* Adding a new file as if it had existed
@ 2006-12-12 10:05 Bahadir Balban
2006-12-12 10:13 ` Junio C Hamano
2006-12-12 12:36 ` Jakub Narebski
0 siblings, 2 replies; 11+ messages in thread
From: Bahadir Balban @ 2006-12-12 10:05 UTC (permalink / raw)
To: git
Hi,
When I initialise a git repository, I use a subset of files in the
project and leave out irrelevant files for performance reasons.
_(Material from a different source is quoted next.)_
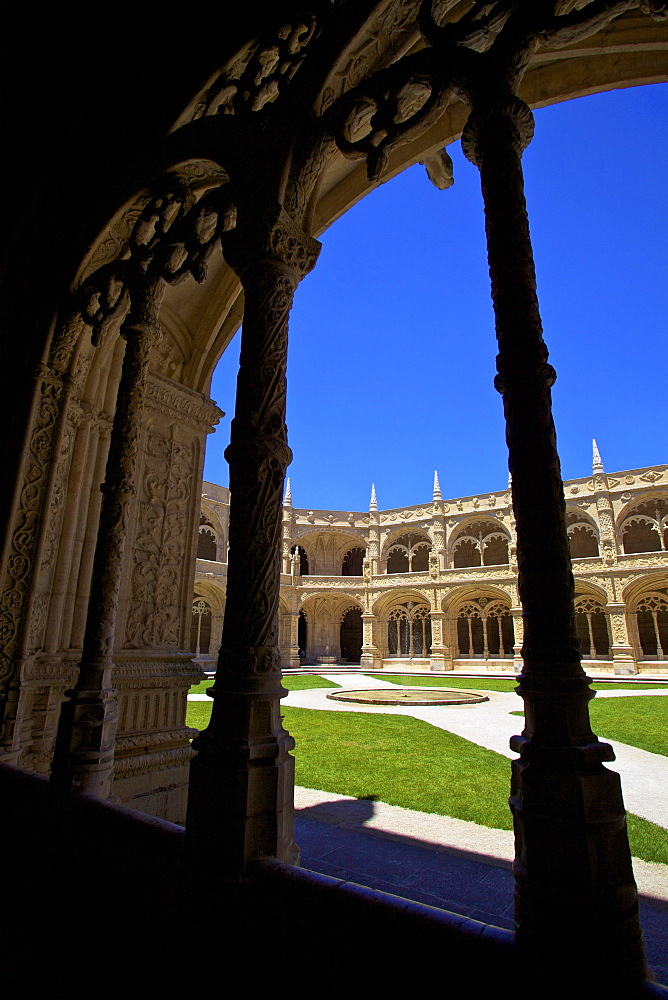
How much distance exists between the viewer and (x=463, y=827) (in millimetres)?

Then
when I need to make changes to a file not yet in the repository, the
file is treated as new, and if I reset the change or change branches
the file is gone.
Is there a good way of adding new files to git as if they had existed
from the initial commit (or even better, since a particular commit)?
This way I would only track the new changes I made to an existing
file.
Thanks,
^ permalink raw reply [flat|nested] 11+ messages in thread
* Re: Adding a new file as if it had existed
2006-12-12 10:05 Adding a new file as if it had existed Bahadir Balban
@ 2006-12-12 10:13 ` Junio C Hamano
2006-12-12 11:32 ` Bahadir Balban
2006-12-12 12:36 ` Jakub Narebski
1 sibling, 1 reply; 11+ messages in thread
From: Junio C Hamano @ 2006-12-12 10:13 UTC (permalink / raw)
To: Bahadir Balban; +Cc: git
"Bahadir Balban" <bahadir.balban@gmail.com> writes:
> Is there a good way of adding new files to git as if they had existed
> from the initial commit (or even better, since a particular commit)?
> This way I would only track the new changes I made to an existing
> file.
No.
I do not understand why not adding all the files you care about
eventually anyway in the initial commit is needed for
"performance reasons", if you do not touch majority of them for
a long time. Care to explain?
^ permalink raw reply [flat|nested] 11+ messages in thread
* Re: Adding a new file as if it had existed
2006-12-12 10:13 ` Junio C Hamano
@ 2006-12-12 11:32 ` Bahadir Balban
2006-12-12 12:07 ` Johannes Schindelin
` (2 more replies)
0 siblings, 3 replies; 11+ messages in thread
From: Bahadir Balban @ 2006-12-12 11:32 UTC (permalink / raw)
To: git
On 12/12/06, Junio C Hamano <junkio@cox.net> wrote:
> No.
>
> I do not understand why not adding all the files you care about
> eventually anyway in the initial commit is needed for
> "performance reasons", if you do not touch majority of them for
> a long time. Care to explain?
If I don't know which files I may be touching in the future for
implementing some feature, then I am obliged to add all the files even
if they are irrelevant. I said "performance reasons" assuming all the
file hashes need checked for every commit -a to see if they're
changed, but I just tried on a PIII and it seems not so slow.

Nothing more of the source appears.